Work required: Your task is to restate word for word the line containing "genus: Trichosurus" and each line that follows it in the listing, and only those.

------------------------------------

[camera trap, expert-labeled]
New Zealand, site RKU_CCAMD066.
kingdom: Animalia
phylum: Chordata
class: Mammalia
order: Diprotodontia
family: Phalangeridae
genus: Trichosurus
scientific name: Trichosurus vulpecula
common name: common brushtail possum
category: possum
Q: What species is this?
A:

------------------------------------

Solution to the exercise:
genus: Trichosurus
scientific name: Trichosurus vulpecula
common name: common brushtail possum
category: possum
Q: What species is this?
A:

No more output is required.